*** Task input Section Begins ***
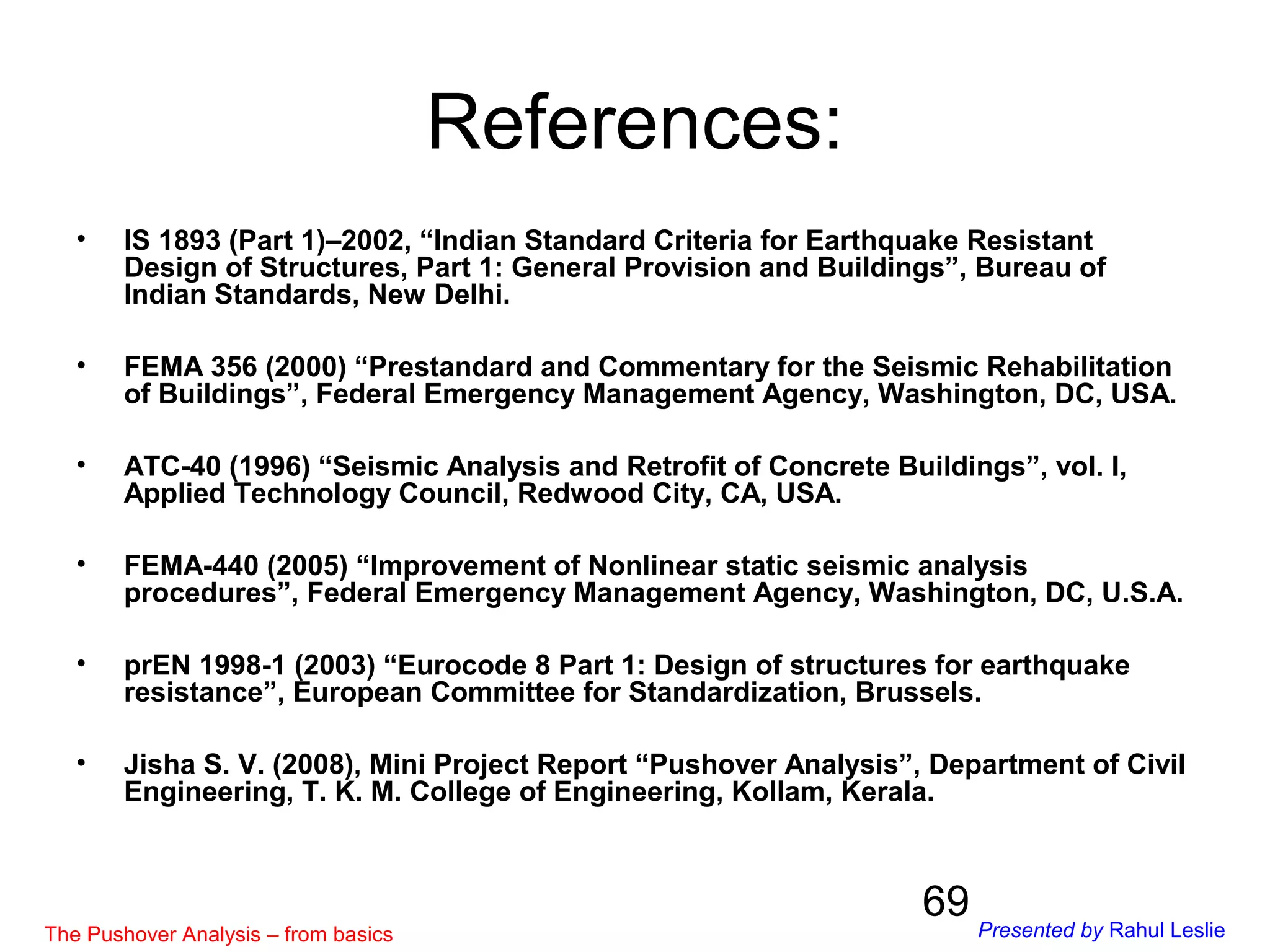 69
References:
• IS 1893 (Part 1)–2002, “Indian Standard Criteria for Earthquake Resistant
Design of Structures, Part 1: General Provision and Buildings”, Bureau of
Indian Standards, New Delhi.
• FEMA 356 (2000) “Prestandard and Commentary for the Seismic Rehabilitation
of Buildings”, Federal Emergency Management Agency, Washington, DC, USA.
• ATC-40 (1996) “Seismic Analysis and Retrofit of Concrete Buildings”, vol. I,
Applied Technology Council, Redwood City, CA, USA.
• FEMA-440 (2005) “Improvement of Nonlinear static seismic analysis
procedures”, Federal Emergency Management Agency, Washington, DC, U.S.A.
• prEN 1998-1 (2003) “Eurocode 8 Part 1: Design of structures for earthquake
resistance”, European Committee for Standardization, Brussels.
• Jisha S. V. (2008), Mini Project Report “Pushover Analysis”, Department of Civil
Engineering, T. K. M. College of Engineering, Kollam, Kerala.
The Pushover Analysis – from basics Presented by Rahul Leslie
 
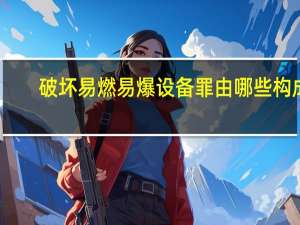 破坏易燃易爆设备罪由哪些构成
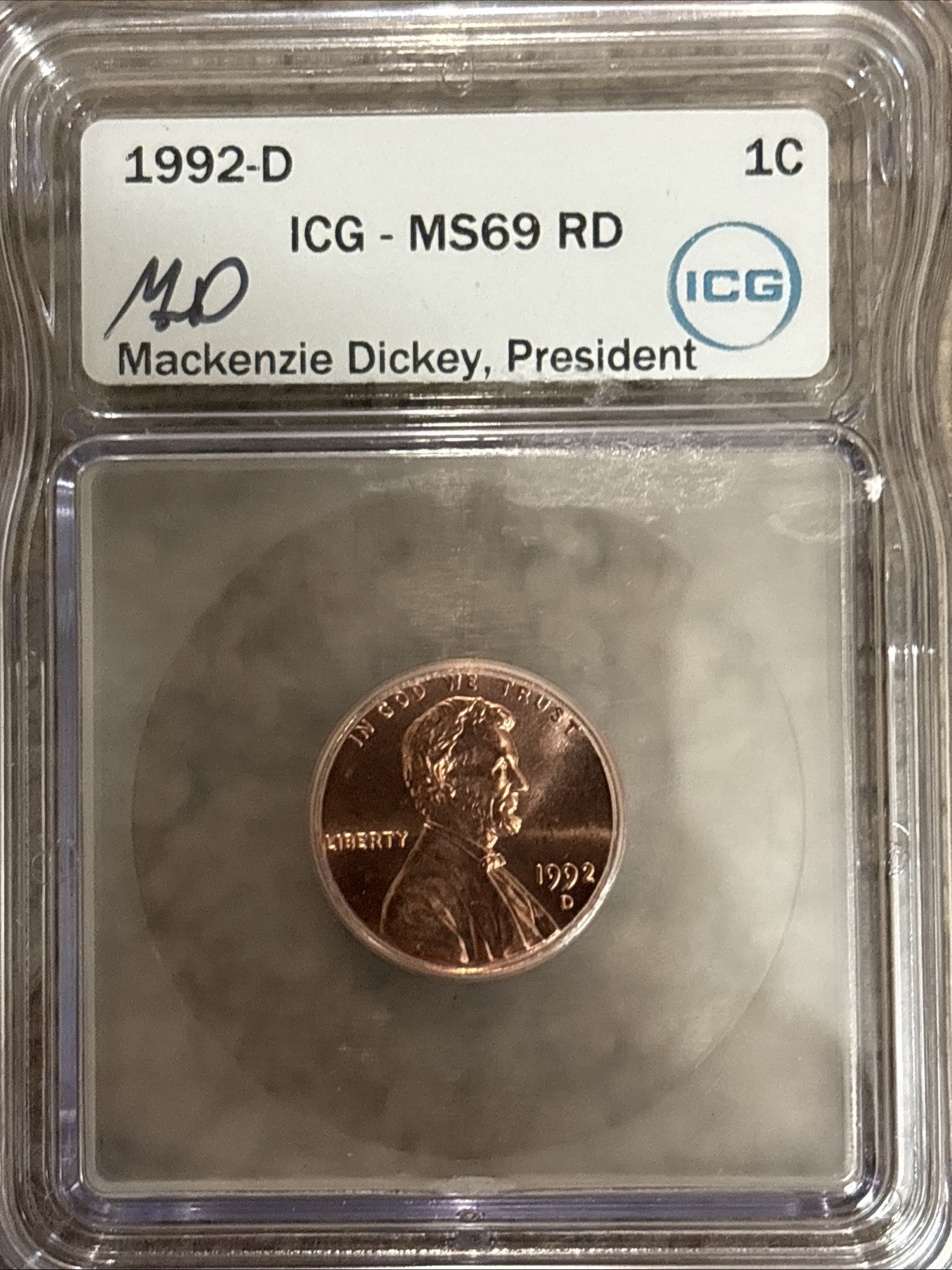 1992 D, IGC MS 69 RD, Lincoln Memorial Cent, Mackenzie Dickey Signed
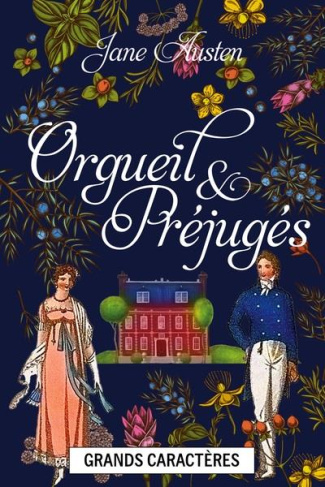 Orgueil et préjugés [EDITION EN GROS CARACTERES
*** Task input Section Ends ***
### What you should do:
Beginning at the line that contains "Engineering, T. K.", give the remaining lines of the records again exactly, through the last one. Leave out pictures.

### Finished task:
Engineering, T. K. M. College of Engineering, Kollam, Kerala.
The Pushover Analysis – from basics Presented by Rahul Leslie
 
 破坏易燃易爆设备罪由哪些构成
 1992 D, IGC MS 69 RD, Lincoln Memorial Cent, Mackenzie Dickey Signed
 Orgueil et préjugés [EDITION EN GROS CARACTERES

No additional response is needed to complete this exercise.